I first met Christoph Schlingensief in 1987, when he cast me for his film Schafe in Wales
[Sheep in Wales]. He was still fairly unknown at the time, and at first glance he struck me
as a good-looking young middle-class man who had manners; every mother-in-law’s perfect dream. Yet behind the bourgeois façade lurked a great seducer, who would use his overwhelming charm to drive me into the craziest acts of self-abandonment, something I had not experienced since my time with Rainer Werner Fassbinder. After Fassbinder, with whom I spent a formative chapter of my life, from 1966 until his death in June 1981, and to whom I owe my very personal “Éducation sentimentale” in matters artistic as well as personal, working with Christoph now cast a similarly fascinating spell over me that mixed pleasure, fear, and curiosity. aking part in one of his projects—he always needed to exert all his charm to persuade me to do it—invariably meant embarking on a trip into the unknown, meant leaping into chaos and hoping that one would eventually emerge unscathed. There were no scripts but inspiring texts aplenty that were tried out and discarded, snippets of film and conversations that developed into scenes and video projections and gradually condensed into a multimedia collage.
Berliner Republik, at Berlin’s Volksbühne, was his first play in which I appeared. He always participated in the acting, was the motor and connector in a loose scenic aggregate. As long as he was the animator, this sort of evening could never really go awry. Repetition bored him, and so he came up with the idea of playing Berliner Republik backward. Five minutes before the curtain would rise he jumbled up the entire sequence of the scenes, and each actor had to see for himself how he would manage the transitions creatively. There were holes that were painfully embarrassing—the audience suffered with us—but also wonderful moments of realistic tension, something one cannot experience on any other stage. Working with him was always most challenging, and we never stood on the firm ground of a finished production. During the performances he would constantly come up with new things that demanded a response, and woe to him who laughed about that, something he did not like at all. He was a berserker and a magician at once. His surprise appearance in Atta Atta , for instance, was magnificent: I am soliloquizing with a flower in my hand, and suddenly he approaches me, covered in white powder and wearing a gigantic set of antlers on his head, moving spastically, throws me into a bathtub on the stage, and “rapes” me. When our mutual “feeling” on the stage was right, it was wonderful. Much of it, after all, played out on the level of the unconscious—it was inexpressible.

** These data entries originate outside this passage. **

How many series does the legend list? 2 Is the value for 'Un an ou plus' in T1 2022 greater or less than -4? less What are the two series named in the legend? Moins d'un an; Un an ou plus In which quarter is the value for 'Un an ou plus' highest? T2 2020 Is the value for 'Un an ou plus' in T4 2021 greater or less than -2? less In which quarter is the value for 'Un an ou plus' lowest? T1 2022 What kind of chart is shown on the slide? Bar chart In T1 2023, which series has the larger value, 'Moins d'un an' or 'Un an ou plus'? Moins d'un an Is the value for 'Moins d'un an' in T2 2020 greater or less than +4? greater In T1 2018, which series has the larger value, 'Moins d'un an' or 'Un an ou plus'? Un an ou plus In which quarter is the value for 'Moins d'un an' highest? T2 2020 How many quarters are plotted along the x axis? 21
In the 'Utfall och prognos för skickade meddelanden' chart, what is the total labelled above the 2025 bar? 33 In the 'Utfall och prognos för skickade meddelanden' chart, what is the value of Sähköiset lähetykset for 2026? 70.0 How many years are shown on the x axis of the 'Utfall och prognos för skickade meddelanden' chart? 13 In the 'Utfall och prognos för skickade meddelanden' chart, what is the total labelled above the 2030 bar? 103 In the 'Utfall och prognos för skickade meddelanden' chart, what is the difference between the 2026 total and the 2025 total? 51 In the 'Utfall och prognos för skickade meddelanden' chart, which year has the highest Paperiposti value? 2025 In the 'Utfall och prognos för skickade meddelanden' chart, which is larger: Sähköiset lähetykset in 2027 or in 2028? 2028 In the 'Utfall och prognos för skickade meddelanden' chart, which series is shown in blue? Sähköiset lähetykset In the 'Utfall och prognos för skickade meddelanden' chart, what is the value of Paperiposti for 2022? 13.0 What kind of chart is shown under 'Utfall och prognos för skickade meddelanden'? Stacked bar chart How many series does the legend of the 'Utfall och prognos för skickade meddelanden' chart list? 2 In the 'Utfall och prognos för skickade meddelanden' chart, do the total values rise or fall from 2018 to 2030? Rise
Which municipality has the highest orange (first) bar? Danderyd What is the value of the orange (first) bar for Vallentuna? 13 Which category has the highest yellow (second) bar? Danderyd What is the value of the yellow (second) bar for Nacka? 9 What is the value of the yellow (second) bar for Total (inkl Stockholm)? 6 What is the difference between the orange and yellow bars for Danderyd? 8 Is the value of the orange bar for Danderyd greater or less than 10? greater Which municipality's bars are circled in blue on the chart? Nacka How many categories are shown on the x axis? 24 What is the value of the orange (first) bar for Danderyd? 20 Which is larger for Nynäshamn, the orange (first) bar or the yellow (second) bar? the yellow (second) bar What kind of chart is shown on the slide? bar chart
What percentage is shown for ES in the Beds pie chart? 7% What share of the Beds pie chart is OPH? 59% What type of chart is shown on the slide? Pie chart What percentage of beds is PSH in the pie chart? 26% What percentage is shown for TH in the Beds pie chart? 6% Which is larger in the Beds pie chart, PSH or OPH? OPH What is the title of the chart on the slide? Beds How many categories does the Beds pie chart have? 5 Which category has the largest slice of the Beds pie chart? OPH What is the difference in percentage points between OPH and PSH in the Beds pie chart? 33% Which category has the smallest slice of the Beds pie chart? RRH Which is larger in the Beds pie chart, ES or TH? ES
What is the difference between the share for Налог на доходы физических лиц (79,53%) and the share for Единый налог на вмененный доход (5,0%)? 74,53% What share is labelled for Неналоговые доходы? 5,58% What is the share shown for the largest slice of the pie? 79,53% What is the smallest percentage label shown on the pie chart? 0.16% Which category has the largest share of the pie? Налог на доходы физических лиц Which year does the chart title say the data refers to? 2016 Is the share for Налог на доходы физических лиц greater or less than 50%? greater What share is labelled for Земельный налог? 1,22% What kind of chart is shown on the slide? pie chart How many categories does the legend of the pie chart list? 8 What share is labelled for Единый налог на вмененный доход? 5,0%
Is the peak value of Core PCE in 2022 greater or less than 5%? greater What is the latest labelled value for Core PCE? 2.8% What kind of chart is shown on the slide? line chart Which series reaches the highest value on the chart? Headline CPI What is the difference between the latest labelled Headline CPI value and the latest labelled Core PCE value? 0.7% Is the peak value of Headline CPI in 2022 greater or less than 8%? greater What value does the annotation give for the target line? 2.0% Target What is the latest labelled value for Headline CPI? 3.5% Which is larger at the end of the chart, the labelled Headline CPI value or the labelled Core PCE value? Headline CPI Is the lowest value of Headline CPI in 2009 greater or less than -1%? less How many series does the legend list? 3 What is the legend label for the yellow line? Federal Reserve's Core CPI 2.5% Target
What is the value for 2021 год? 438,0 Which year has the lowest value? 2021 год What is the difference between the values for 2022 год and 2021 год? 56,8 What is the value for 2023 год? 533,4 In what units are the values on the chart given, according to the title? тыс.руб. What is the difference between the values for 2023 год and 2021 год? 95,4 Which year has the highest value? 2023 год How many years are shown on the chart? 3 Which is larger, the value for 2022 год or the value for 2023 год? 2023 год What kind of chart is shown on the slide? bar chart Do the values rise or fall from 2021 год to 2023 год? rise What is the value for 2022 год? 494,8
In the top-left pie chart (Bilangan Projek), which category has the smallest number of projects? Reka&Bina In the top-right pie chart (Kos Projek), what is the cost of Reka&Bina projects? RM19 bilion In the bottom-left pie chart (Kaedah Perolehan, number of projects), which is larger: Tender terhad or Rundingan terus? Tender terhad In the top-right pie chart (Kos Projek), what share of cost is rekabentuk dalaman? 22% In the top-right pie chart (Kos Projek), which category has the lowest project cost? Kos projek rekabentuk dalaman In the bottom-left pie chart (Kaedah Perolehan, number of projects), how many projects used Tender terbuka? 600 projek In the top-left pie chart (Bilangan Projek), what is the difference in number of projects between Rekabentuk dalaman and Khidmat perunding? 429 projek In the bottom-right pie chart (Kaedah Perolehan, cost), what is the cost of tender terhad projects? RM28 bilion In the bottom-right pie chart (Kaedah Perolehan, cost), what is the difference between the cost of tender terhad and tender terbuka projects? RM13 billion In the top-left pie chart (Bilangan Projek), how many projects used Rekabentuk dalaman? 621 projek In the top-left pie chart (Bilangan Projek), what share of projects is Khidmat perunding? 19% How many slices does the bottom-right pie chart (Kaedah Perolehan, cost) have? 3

This mixture of the Catholic pharmacist’s son and the “abysses” inside him often shocked me. Sometimes I was afraid. When he worked with you, he would sense any weakness, any lack of conscious awareness in you, and use it. “Show your wound,” that was the credo he had adopted from Beuys, and after he was diagnosed with cancer, he worked maniacally, more alive than ever, calling himself into question as well and addressing his innermost feelings head-on in Church of Fear and Mea Culpa. During the long time that I worked with him, my view was often obscured by the hardships that being part of his productions entailed, and he did not seem all that great to me, but now that he is no longer I see the void he has left and realize that he was a giant. That is the one thing I would still like to tell him.
Irm Hermann for Christoph Schlingensief. From the book accompanying the German Pavilion 2011, Sternberg Press (ISBN 978-1-934105-42-9).